▶ Passage for review:
****************************************

N6-Methyladenosine (m6A) accounts for approximately 0.2% to 0.6% of all
adenosine in mammalian
mRNA, representing the most abundant internal
mRNA modifications.
m6A RNA immunoprecipitation followed by high-throughput sequencing (MeRIP-seq) is a powerful technique to map the
m6A location transcriptome-wide. However, this method typically requires 300 μg of total
RNA, which limits its application to patient
tumors. In this study, we present a refined
m6A MeRIP-seq protocol and analysis pipeline that can be applied to profile low-input
RNA samples from patient
tumors. We optimized the key parameters of
m6A MeRIP-seq, including the starting amount of
RNA,
RNA fragmentation, antibody selection, MeRIP washing/elution conditions, methods for
RNA library construction, and the bioinformatics analysis pipeline. With the optimized immunoprecipitation (IP) conditions and a postamplification rRNA depletion strategy, we were able to profile the
m6A epitranscriptome using 500 ng of total
RNA. We identified approximately 12,000
m6A peaks with a high signal-to-noise (S/N) ratio from 2
lung adenocarcinoma (ADC) patient
tumors. Through integrative analysis of the transcriptome,
m6A epitranscriptome, and
proteome data in the same patient
tumors, we identified dynamics at the
m6A level that account for the discordance between
mRNA and
protein levels in these
tumors. The refined
m6A MeRIP-seq method is suitable for
m6A epitranscriptome profiling in a limited amount of patient
tumors, setting the ground for unraveling the dynamics of the
m6A epitranscriptome and the underlying mechanisms in clinical settings.

****************************************

▶ Information shown:
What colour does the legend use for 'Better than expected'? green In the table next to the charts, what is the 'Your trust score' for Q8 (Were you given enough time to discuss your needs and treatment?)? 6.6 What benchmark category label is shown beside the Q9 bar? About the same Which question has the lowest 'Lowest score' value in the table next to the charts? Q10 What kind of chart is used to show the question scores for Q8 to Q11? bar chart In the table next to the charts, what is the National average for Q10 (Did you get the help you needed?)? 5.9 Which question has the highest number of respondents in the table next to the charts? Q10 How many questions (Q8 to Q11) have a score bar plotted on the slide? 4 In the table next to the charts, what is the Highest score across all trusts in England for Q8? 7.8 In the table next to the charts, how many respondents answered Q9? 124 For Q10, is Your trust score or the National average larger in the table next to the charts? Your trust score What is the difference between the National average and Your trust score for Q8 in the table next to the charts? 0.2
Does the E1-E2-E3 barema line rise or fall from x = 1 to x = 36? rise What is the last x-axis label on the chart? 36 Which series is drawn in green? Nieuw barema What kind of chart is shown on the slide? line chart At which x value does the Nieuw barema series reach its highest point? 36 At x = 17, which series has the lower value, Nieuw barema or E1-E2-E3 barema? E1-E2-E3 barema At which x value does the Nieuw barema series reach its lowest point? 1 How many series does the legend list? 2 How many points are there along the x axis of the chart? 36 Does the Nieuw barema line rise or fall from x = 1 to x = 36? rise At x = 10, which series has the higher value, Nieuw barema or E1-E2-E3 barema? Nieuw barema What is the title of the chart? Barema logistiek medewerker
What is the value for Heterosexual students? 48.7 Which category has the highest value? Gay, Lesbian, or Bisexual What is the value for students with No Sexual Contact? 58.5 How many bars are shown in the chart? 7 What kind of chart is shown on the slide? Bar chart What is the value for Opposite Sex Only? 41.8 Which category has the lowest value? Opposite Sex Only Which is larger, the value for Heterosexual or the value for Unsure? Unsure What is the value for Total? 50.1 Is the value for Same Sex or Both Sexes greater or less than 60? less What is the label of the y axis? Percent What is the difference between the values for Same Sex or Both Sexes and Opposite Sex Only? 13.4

****************************************

▶ Required work:
[a] Rewrite the stretch of the MeRIP-seq text from "N6-Methyladenosine (m6A) accounts" through "mRNA modifications.", changing "mammalian" to "human".
[b] Using the MeRIP-seq text above, mark each statement yes or no, and quote the words that decide it. (i) The standard MeRIP-seq method typically requires 300 μg of total RNA. (ii) The refined protocol profiled the m6A epitranscriptome using 50 ng of total RNA. (iii) About 12,000 m6A peaks were identified from 3 patient tumors.

▶ Outputs in order:
[a]
N6-Methyladenosine (m6A) accounts for approximately 0.2% to 0.6% of all
adenosine in human
mRNA, representing the most abundant internal
mRNA modifications.

[b]
(i) Yes: "this method typically requires 300 μg of total RNA"
(ii) No: "using 500 ng of total RNA"
(iii) No: "from 2 lung adenocarcinoma (ADC) patient tumors"